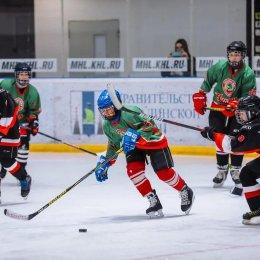 Определены полуфиналисты Кубка Лиги дворового хоккея
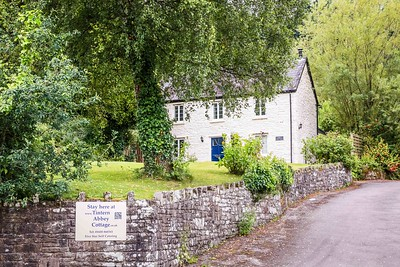 Tintern Abbey Cottage in Tintern, South Wales 03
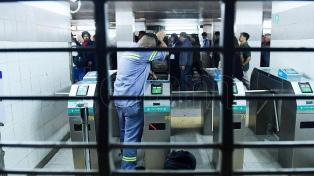 Los metrodelegados paralizaron durante dos horas la línea H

## EXERCISE DESCRIPTION
Starting at the line that holds "Tintern Abbey Cottage", write out every remaining line of the material above exactly as it appears. Pictures should not be copied.

## RESULT
 Tintern Abbey Cottage in Tintern, South Wales 03
 Los metrodelegados paralizaron durante dos horas la línea H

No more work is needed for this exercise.